- _EXERCISE OBJECTIVE_
Repeat the whole listing below, word for word.

- _MATERIAL PROVIDED_
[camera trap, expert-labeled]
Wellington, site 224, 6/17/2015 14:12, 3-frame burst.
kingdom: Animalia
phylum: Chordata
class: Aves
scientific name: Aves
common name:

- _WRITTEN SOLUTION_
[camera trap, expert-labeled]
Wellington, site 224, 6/17/2015 14:12, 3-frame burst.
kingdom: Animalia
phylum: Chordata
class: Aves
scientific name: Aves
common name:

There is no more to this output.